Так пришли и ушли зимние каникулы. Дома я отогрелась и хотя про Лешку и Вальку не забывала, но думала отвлеченно от себя, как про кино.
А после каникул подошло и наше с Верой и Зульфией дежурство, и снова начались разговоры о самодеятельности, о весеннем смотре, о большом концерте…
«Часовым ты поставлен у ворот…»
Сразу после уроков в день дежурства мы не пошли домой: надо было засветло напасти дров для долгой ночи. Как всегда, вместе с дежурными вызвались поработать добровольцы. Хоть и бегал теперь Лешка в седьмой класс, а, увидев, что мы с Верой несем пилу и топор из школьной кладовой, остановился — уж домой было направился — и присвистнул:
— Ага!

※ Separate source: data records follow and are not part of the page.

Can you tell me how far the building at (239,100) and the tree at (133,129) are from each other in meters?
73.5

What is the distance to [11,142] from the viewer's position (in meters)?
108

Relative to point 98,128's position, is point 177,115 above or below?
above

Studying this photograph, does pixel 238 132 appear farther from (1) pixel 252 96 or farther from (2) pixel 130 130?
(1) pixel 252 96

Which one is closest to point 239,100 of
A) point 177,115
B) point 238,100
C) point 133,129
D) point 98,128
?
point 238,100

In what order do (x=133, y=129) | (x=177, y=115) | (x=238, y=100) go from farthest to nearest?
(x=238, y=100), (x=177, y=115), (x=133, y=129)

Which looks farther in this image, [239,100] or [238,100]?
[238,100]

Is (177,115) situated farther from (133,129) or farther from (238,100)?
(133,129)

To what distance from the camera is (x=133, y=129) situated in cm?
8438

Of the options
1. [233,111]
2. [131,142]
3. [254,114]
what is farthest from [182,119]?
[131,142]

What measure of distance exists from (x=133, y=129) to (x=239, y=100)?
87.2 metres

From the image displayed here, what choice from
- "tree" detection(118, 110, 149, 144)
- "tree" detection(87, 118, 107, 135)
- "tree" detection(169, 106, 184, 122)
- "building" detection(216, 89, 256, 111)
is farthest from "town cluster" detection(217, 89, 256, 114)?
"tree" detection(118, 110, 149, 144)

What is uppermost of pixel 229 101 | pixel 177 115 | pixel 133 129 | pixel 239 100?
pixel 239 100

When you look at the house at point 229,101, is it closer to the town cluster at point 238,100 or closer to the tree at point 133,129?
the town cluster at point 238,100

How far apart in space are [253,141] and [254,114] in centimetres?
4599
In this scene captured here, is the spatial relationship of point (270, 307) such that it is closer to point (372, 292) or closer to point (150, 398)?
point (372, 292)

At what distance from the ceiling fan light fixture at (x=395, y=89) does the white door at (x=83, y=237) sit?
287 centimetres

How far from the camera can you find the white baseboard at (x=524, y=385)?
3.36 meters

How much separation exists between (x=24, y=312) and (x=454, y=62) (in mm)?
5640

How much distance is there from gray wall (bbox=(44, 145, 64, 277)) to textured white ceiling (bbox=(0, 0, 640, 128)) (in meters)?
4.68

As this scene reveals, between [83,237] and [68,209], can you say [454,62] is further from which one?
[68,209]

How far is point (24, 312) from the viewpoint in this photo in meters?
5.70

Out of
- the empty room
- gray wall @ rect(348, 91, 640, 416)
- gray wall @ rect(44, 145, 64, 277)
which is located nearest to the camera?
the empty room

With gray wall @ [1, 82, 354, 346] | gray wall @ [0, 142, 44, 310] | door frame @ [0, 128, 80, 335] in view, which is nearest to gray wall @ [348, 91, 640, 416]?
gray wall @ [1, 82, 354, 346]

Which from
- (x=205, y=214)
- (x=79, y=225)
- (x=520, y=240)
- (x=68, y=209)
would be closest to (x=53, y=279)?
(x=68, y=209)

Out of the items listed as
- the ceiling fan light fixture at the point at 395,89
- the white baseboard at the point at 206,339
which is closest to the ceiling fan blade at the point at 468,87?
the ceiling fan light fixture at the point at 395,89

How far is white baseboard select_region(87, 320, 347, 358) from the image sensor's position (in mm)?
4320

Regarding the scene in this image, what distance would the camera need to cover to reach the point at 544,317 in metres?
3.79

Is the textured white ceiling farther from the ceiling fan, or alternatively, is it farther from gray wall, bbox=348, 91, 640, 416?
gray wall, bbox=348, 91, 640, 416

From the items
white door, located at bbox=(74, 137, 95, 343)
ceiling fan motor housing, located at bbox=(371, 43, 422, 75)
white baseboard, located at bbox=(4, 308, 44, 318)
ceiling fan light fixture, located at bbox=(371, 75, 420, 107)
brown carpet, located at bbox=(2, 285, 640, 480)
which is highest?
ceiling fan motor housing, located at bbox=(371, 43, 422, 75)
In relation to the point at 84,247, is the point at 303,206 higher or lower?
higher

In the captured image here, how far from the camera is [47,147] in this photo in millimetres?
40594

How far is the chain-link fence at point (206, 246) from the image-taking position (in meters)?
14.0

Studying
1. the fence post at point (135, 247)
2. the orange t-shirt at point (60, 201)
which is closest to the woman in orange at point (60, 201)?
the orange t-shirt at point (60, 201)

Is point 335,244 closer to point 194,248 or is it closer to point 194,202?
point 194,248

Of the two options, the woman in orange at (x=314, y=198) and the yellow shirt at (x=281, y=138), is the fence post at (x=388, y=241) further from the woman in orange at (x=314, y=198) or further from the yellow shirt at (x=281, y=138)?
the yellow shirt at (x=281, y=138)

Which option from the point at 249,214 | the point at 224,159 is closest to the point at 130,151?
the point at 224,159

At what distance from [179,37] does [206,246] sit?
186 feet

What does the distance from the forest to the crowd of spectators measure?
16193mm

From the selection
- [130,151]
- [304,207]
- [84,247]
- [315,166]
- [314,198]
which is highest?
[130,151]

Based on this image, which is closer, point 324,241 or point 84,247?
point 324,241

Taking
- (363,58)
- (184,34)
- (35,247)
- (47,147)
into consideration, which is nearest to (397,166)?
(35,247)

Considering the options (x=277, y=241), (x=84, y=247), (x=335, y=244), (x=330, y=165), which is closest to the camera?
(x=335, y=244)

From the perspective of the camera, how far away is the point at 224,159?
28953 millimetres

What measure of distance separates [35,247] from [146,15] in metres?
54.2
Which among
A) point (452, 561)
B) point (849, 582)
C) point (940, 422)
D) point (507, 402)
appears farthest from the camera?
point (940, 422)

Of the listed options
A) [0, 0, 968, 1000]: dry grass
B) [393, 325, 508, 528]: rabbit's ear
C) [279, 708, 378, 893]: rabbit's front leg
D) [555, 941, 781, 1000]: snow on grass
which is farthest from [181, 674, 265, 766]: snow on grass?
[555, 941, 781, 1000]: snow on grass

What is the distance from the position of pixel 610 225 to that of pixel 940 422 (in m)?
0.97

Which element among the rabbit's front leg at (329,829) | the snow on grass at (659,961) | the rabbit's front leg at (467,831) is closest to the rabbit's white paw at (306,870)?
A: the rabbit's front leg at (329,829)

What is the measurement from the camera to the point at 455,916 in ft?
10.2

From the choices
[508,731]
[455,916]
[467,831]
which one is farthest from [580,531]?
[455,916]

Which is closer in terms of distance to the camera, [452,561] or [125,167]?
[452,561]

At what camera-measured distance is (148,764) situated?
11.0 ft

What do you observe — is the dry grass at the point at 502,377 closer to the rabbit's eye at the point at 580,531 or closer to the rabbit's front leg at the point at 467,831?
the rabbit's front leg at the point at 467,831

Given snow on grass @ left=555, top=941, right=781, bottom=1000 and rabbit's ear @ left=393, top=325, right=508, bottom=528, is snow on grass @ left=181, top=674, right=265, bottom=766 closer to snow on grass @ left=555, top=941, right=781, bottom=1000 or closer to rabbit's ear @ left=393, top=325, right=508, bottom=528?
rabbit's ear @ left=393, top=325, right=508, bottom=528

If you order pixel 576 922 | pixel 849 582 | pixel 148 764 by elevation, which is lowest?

Вот кто сегодня в часовых! А ну, Карпэй, беремся!
И они с Карпэем, да еще Степа наш, нарубили нам такую гору дров, что, наверное, все четыре печки нашей школы можно было бы топить два дня.
— Да вы что! — ужасались мы.
— А вот то! — поучали нас пацаны. — Еще скажете — мало! Мы ж дежурили, знаем!
— Правда, девчата! — подтвердили какие-то две семиклассницы, проходившие мимо нас после своего шестого урока.
Ну, раз правда… Мы тоже старались. Бегом бегали с охапками дров. Еще домой нужно успеть, пообедать, что-то теплое захватить.
Но мальчишки научили нас перенести сначала из классов в дежурку (тоже класс) три стола, натаскать карт, пока светло и еще видно немного.
— А карты-то зачем?
— Чтоб помягче было!
— А из дому захватите старые пальтушки под голову и чем-нибудь укрыться.
— Смеетесь над нами, что ли? — возмутилась Вера. — Пойдем как табор! Еще перины и подушки, скажете, тащить!
— Оно б неплохо! — серьезно заметил наш длинный Степа Садов.
— Ой, с вами тут только время терять! Пошли домой! — сказала Зульфия.
Но и дорогой ребята продолжали нас наставлять:
— Трубу лучше совсем не закрывайте, а то еще угорите!
— Винтовки к печке не прислоняйте! У Федьки в первый же раз штык затлел, к печке была одна макетина прислонена.
— Ну и силен сочинять! Чтоб от печной стенки винтовка затлела!
— Увидишь, какая будет печка! — пообещал Карпэй.
— А это в нашей воле! — сказала я. — Как хотим, так и истопим.
— Поглядим…
— …сказал слепой! Ты лучше скажи, Силантий к вам приходил?
— Не! Думаешь, ему охота на ночь глядя в школу тащиться!..
В начале шестого мы с Зульфией уже снова шагали в школу.
И кто бы поглядел, какие были мы гордые и счастливые! Но никто, наверное, не видел, разве что из окошек. И то вряд ли! Темно уже, как ночью. Только, может, и увидишь — идут двое, узелки несут. Зульфия несла отслужившую свое телогрейку, а я — какой-то старый ватный спорок с тети Ениного пальто. Прихватили мы и картошки, И соли. Сами над собой посмеиваемся: часовые! Как в ночное собрались! Посмеивались, а все же гордились. Я гляну сбоку на Зульфию — прямо счастливая шагает! — и смех меня берет.